Frederick Douglass, in one of his last speeches, drew attention to a little-known book published in 1680, The Negroes’ and Indians’ Advocate, Suing for Their Admission Into the Church. Written by Rev. Morgan Godwyn, an Anglican missionary to Virginia and Barbados, the book appealed to the Archbishop of Canterbury to authorize and encourage Anglican priests to baptize enslaved persons in the English colonies of America. Douglass calls Godwyn’s book “the first publication in assertion and vindication of any right of the Negro, of which I have any knowledge.”
Douglass spoke of the book before a largely African American audience, gathered on April 16, 1883 to celebrate the twenty-first anniversary of emancipation within the District of Columbia.
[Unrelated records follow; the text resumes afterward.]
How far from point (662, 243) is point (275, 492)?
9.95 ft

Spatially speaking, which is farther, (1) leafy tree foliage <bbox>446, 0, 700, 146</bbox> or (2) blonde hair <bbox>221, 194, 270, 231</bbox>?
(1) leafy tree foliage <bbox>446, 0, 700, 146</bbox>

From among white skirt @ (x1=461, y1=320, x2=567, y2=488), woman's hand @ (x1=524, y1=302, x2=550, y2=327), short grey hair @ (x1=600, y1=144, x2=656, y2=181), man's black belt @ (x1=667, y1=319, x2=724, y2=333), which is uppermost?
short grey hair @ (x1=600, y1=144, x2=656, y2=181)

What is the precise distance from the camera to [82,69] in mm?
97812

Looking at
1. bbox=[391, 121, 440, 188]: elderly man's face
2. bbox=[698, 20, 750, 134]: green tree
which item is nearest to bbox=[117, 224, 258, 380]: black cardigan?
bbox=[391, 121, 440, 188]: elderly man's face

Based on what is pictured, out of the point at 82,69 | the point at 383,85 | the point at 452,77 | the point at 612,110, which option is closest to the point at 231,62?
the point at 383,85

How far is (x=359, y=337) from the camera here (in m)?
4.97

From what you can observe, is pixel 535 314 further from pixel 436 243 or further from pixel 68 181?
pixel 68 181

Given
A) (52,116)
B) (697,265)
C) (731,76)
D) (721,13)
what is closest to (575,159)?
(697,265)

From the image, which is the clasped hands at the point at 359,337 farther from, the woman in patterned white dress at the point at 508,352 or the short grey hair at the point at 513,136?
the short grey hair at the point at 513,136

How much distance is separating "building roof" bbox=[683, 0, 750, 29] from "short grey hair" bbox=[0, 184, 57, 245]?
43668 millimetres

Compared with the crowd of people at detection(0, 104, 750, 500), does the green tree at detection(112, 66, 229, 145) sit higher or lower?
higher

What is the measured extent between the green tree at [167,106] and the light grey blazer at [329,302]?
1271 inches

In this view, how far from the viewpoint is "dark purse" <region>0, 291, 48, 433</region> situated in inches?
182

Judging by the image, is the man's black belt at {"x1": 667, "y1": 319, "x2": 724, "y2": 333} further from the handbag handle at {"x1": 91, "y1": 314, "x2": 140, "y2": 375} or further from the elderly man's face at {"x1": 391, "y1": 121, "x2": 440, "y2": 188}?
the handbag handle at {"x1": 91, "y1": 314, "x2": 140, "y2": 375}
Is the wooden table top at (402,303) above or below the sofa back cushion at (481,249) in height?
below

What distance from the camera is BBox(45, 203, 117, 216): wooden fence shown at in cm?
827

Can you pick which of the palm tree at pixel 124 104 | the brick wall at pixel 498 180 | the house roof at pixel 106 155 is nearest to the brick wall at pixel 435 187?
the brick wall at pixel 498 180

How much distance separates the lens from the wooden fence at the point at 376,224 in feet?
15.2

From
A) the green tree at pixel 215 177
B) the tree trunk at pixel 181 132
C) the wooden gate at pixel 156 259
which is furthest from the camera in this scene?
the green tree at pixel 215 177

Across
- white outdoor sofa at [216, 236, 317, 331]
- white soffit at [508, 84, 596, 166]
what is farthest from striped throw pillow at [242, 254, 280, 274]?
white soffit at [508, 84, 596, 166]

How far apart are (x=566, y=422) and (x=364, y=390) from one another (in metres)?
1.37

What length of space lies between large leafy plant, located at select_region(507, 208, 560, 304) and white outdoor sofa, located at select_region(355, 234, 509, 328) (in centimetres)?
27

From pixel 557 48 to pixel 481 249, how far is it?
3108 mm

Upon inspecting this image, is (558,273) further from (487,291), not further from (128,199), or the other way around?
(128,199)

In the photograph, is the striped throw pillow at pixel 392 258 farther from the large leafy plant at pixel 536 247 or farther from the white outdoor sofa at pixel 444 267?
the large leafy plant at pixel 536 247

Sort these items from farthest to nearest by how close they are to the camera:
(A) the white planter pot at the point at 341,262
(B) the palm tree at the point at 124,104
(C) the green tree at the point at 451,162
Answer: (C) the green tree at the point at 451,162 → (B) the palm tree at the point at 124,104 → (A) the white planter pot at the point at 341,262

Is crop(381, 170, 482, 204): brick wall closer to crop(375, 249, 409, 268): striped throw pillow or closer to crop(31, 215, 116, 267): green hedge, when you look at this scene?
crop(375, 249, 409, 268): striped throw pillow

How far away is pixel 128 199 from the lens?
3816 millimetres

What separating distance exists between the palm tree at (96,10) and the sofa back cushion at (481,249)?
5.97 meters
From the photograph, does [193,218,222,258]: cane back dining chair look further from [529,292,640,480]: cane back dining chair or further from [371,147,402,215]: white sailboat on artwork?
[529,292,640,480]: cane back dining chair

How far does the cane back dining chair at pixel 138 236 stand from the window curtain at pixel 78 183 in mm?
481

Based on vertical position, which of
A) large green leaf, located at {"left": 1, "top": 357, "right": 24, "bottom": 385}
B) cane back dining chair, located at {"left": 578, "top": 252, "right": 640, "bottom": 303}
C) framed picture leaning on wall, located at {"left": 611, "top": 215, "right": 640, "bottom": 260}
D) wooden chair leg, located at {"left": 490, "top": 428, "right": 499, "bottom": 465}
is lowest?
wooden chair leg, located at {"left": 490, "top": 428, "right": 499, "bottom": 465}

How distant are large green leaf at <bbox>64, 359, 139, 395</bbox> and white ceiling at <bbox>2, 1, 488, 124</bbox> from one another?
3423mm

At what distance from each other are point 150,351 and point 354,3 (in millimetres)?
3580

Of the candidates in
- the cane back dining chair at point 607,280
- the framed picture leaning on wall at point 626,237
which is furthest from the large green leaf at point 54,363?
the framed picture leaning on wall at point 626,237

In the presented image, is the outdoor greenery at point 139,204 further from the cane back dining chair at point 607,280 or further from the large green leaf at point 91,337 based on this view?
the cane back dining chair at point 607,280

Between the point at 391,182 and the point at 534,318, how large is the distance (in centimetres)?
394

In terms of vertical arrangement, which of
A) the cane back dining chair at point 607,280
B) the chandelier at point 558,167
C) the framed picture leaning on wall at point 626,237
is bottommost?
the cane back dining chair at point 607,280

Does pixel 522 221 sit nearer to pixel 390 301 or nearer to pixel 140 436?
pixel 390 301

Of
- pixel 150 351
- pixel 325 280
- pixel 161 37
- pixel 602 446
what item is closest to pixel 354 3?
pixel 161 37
Douglass pulled his copy of Godwyn’s small book from a coat pocket and held it up to his audience, describing it as “the starting point, the foundation of all the grand concession yet made to the claims, the character, the manhood and the dignity of the Negro.”
As Douglass points out, Godwyn did not argue for abolition – only for admission of slaves to the Christian church. Yet Douglass contends that the arguments Godwyn made for baptizing slaves laid the groundwork for abolition and pointed toward the inevitable extension of civil rights to black Americans.
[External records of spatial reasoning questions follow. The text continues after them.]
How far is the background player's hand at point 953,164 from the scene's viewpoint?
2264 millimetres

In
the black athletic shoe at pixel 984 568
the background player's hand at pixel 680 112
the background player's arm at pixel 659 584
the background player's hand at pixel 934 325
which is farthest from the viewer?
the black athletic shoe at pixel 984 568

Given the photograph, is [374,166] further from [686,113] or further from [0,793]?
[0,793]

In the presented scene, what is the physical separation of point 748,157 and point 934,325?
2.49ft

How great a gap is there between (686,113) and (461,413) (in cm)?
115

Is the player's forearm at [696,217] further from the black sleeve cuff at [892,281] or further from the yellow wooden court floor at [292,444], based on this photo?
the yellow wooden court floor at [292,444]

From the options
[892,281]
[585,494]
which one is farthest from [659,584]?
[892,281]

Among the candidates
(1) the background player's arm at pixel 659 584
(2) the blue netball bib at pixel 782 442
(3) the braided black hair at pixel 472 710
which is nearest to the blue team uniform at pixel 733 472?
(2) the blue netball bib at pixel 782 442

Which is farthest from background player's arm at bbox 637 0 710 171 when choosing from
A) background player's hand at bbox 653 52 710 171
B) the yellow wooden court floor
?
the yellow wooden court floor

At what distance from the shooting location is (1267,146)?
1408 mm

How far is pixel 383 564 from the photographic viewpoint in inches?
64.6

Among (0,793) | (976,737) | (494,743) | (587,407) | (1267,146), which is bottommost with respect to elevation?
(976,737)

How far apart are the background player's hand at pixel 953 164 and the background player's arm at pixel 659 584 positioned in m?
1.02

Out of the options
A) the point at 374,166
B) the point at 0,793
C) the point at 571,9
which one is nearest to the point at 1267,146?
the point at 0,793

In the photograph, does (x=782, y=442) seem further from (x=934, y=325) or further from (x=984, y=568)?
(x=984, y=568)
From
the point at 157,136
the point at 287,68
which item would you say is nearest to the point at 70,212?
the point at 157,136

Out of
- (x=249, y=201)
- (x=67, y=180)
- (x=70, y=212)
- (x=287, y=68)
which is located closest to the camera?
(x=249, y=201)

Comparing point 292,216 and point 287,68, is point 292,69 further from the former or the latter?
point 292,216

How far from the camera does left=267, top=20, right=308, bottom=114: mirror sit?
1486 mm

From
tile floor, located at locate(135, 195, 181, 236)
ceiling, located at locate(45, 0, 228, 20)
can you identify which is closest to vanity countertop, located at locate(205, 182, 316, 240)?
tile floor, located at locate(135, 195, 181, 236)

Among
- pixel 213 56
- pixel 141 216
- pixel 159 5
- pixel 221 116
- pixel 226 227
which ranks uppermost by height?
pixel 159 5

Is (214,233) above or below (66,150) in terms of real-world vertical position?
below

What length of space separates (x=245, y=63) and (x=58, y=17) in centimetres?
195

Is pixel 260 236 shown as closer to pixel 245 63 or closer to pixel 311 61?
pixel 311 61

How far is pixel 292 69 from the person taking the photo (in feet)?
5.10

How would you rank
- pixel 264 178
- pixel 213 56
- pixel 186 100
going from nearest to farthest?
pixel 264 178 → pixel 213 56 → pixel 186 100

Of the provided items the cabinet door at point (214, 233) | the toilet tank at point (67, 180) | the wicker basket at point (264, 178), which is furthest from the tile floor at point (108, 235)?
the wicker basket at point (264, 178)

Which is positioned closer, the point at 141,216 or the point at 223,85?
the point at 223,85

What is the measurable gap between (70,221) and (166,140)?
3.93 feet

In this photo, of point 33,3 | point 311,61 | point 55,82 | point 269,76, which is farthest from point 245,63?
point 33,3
During the first decades of slavery in America, most slave owners were reluctant to share the Christian faith with those they considered their property, for reasons Douglass calls “logical.” Slave owners contended that baptism
. . . could only be properly administered to free and responsible agents, men, who, in all matters of moral conduct, could exercise the sacred right of choice; and this proposition was very easily defended. For, plainly enough, the Negro did not answer that description. The law of the land did not even know him as a person. He was simply a piece of property, an article of merchandise, marked and branded as such, and no more fitted to be admitted to the fellowship of the saints than horse, sheep or swine. . . .
Admitting slaves to the Christian faith meant admitting them as fellow children of God, made in God’s image. It implied the equality of slave and master. Indeed, by “the common law at that time, baptism was made a sufficient basis for a legal claim for emancipation,” Douglass says.